Copy Markdown View Source

Computes implicit collation elements for codepoints not in the DUCET/CLDR allkeys table.

The UCA defines an algorithm for computing implicit weights for:

  • CJK Unified Ideographs (Han characters).

  • Hangul syllables (decomposed algorithmically).

  • Unassigned codepoints.

See UTS #10 Section 10.1 for the implicit weight computation.

Summary

Functions

Compute implicit collation elements for a codepoint not in the allkeys table.

Decompose a Hangul syllable into its constituent jamo codepoints.

Check if a codepoint is a Hangul syllable.

Check if a codepoint is a CJK Unified Ideograph.

Functions

compute(cp)

@spec compute(non_neg_integer()) ::
  {:hangul_decompose, [non_neg_integer()]} | [Localize.Collation.Element.t()]

Compute implicit collation elements for a codepoint not in the allkeys table.

Arguments

  • cp - an integer codepoint.

Returns

  • {:hangul_decompose, jamo} - for Hangul syllables.

  • [element, element] - two implicit CEs for CJK or unassigned codepoints.

Examples

iex> [ce1, ce2] = Localize.Collation.ImplicitWeights.compute(0x4E00)
iex> Localize.Collation.Element.primary(ce1) >= 0xFB40
true
iex> Localize.Collation.Element.secondary(ce2)
0

decompose_hangul_to_jamo(cp)

@spec decompose_hangul_to_jamo(non_neg_integer()) :: [non_neg_integer()]

Decompose a Hangul syllable into its constituent jamo codepoints.

Arguments

  • cp - an integer codepoint for a Hangul syllable (U+AC00..U+D7A3).

Returns

A list of 2 or 3 jamo codepoints: [lead, vowel] or [lead, vowel, trail].

Examples

iex> Localize.Collation.ImplicitWeights.decompose_hangul_to_jamo(0xAC00)
[0x1100, 0x1161]

iex> Localize.Collation.ImplicitWeights.decompose_hangul_to_jamo(0xAC01)
[0x1100, 0x1161, 0x11A8]

hangul_syllable?(cp)

@spec hangul_syllable?(non_neg_integer()) :: boolean()

Check if a codepoint is a Hangul syllable.

Arguments

  • cp - an integer codepoint.

Returns

  • true if the codepoint is a Hangul syllable.

  • false otherwise.

Examples

iex> Localize.Collation.ImplicitWeights.hangul_syllable?(0xAC00)
true

iex> Localize.Collation.ImplicitWeights.hangul_syllable?(0x0041)
false

unified_ideograph?(cp)

@spec unified_ideograph?(non_neg_integer()) :: boolean()

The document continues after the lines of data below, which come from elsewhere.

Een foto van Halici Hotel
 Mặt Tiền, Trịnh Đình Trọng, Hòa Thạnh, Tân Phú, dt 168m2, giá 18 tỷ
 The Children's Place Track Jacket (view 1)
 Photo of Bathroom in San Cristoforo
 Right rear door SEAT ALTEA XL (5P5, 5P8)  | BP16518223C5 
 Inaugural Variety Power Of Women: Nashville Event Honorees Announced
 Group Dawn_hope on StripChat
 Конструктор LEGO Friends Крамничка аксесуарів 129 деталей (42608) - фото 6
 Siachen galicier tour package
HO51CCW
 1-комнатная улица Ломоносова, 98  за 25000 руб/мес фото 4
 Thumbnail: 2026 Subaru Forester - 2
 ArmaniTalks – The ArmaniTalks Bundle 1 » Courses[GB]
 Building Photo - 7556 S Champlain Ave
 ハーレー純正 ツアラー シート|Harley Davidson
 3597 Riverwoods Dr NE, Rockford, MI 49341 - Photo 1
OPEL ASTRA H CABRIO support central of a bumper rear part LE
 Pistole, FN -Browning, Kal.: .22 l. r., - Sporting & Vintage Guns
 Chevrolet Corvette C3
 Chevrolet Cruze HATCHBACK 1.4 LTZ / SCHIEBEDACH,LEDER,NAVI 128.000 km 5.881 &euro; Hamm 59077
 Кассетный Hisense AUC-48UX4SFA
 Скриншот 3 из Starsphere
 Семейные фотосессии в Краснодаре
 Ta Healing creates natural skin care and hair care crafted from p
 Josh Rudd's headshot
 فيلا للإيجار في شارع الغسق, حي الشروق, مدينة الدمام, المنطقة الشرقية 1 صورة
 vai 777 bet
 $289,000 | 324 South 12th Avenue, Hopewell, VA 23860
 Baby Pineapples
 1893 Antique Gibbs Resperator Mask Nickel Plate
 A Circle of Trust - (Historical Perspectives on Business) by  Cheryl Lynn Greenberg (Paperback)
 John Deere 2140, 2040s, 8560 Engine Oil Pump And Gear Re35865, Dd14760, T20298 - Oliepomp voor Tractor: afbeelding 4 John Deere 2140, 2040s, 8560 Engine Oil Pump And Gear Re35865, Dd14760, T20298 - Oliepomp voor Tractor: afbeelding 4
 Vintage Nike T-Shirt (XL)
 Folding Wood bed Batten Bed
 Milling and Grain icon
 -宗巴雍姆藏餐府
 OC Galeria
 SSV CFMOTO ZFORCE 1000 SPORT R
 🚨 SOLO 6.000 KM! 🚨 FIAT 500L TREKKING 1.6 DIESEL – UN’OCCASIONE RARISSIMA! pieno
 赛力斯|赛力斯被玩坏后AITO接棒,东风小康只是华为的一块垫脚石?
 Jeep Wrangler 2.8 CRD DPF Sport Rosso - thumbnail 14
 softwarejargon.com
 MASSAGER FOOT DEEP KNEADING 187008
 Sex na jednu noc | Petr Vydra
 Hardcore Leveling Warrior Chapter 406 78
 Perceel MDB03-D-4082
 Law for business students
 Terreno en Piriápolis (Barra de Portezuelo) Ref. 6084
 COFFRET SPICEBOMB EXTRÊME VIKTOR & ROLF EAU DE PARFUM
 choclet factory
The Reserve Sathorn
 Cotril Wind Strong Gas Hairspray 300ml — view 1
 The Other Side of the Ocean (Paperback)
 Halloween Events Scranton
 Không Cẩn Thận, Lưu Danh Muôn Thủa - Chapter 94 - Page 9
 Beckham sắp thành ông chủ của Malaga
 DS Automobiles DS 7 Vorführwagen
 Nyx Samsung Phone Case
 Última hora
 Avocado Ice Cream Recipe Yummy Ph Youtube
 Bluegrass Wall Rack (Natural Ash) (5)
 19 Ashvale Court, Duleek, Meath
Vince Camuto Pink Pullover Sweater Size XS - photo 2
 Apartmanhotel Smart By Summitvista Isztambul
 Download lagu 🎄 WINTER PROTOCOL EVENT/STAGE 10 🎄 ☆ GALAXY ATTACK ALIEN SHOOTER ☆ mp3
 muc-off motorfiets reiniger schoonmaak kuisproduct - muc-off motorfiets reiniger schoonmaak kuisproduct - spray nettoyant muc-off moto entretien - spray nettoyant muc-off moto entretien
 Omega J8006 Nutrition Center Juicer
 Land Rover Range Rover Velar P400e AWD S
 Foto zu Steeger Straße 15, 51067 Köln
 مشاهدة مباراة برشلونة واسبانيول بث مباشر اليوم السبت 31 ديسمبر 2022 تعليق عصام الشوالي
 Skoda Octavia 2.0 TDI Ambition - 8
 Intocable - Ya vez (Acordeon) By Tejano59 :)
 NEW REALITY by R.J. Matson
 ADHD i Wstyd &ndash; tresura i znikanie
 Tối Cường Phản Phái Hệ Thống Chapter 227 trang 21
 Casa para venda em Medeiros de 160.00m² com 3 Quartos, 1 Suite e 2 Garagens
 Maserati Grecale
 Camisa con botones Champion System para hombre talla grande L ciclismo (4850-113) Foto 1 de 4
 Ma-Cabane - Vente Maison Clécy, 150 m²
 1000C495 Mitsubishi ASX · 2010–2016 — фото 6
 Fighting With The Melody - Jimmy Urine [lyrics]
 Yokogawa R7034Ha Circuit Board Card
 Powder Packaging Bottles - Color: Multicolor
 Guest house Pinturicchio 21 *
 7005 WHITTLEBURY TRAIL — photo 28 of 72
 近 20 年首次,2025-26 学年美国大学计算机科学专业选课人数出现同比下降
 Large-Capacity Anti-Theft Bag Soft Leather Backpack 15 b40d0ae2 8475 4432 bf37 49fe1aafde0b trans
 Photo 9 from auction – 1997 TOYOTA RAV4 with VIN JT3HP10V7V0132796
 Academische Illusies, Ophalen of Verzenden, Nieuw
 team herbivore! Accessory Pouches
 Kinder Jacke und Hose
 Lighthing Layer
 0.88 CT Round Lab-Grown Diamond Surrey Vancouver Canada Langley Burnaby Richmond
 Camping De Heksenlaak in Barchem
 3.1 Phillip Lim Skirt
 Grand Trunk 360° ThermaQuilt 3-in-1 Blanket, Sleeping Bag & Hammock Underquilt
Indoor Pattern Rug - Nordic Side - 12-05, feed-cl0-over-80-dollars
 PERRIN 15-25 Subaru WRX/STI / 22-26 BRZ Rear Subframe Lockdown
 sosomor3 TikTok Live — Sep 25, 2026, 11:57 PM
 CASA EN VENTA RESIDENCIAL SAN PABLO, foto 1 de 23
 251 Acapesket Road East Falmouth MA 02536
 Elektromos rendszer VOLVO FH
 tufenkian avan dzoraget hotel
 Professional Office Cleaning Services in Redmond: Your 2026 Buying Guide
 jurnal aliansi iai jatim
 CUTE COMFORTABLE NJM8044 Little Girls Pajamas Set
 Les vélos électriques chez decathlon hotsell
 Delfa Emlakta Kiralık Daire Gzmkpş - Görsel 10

Check if a codepoint is a CJK Unified Ideograph.

Arguments

  • cp - an integer codepoint.

Returns

  • true if the codepoint is a CJK Unified Ideograph.

  • false otherwise.

Examples

iex> Localize.Collation.ImplicitWeights.unified_ideograph?(0x4E00)
true

iex> Localize.Collation.ImplicitWeights.unified_ideograph?(0x0041)
false